** Records provided follows **

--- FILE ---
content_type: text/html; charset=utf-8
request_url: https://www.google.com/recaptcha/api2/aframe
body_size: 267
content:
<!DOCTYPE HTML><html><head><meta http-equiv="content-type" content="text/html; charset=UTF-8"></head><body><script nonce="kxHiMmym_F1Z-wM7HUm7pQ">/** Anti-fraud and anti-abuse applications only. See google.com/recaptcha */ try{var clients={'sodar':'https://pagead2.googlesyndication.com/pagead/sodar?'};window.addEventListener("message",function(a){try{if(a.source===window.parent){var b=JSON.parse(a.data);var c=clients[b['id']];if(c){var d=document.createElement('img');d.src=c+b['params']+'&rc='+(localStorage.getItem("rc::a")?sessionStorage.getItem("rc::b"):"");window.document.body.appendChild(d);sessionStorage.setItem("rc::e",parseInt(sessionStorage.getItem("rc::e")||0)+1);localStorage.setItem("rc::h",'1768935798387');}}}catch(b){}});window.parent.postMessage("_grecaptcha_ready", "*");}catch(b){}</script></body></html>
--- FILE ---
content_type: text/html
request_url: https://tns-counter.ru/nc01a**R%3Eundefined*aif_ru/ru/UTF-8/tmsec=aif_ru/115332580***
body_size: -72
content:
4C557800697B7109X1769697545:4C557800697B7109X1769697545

** End of Records provided **

# [What to do]
A faithful, complete copy of the entries above is required.

# [Answer for this exercise]
--- FILE ---
content_type: text/html; charset=utf-8
request_url: https://www.google.com/recaptcha/api2/aframe
body_size: 267
content:
<!DOCTYPE HTML><html><head><meta http-equiv="content-type" content="text/html; charset=UTF-8"></head><body><script nonce="kxHiMmym_F1Z-wM7HUm7pQ">/** Anti-fraud and anti-abuse applications only. See google.com/recaptcha */ try{var clients={'sodar':'https://pagead2.googlesyndication.com/pagead/sodar?'};window.addEventListener("message",function(a){try{if(a.source===window.parent){var b=JSON.parse(a.data);var c=clients[b['id']];if(c){var d=document.createElement('img');d.src=c+b['params']+'&rc='+(localStorage.getItem("rc::a")?sessionStorage.getItem("rc::b"):"");window.document.body.appendChild(d);sessionStorage.setItem("rc::e",parseInt(sessionStorage.getItem("rc::e")||0)+1);localStorage.setItem("rc::h",'1768935798387');}}}catch(b){}});window.parent.postMessage("_grecaptcha_ready", "*");}catch(b){}</script></body></html>
--- FILE ---
content_type: text/html
request_url: https://tns-counter.ru/nc01a**R%3Eundefined*aif_ru/ru/UTF-8/tmsec=aif_ru/115332580***
body_size: -72
content:
4C557800697B7109X1769697545:4C557800697B7109X1769697545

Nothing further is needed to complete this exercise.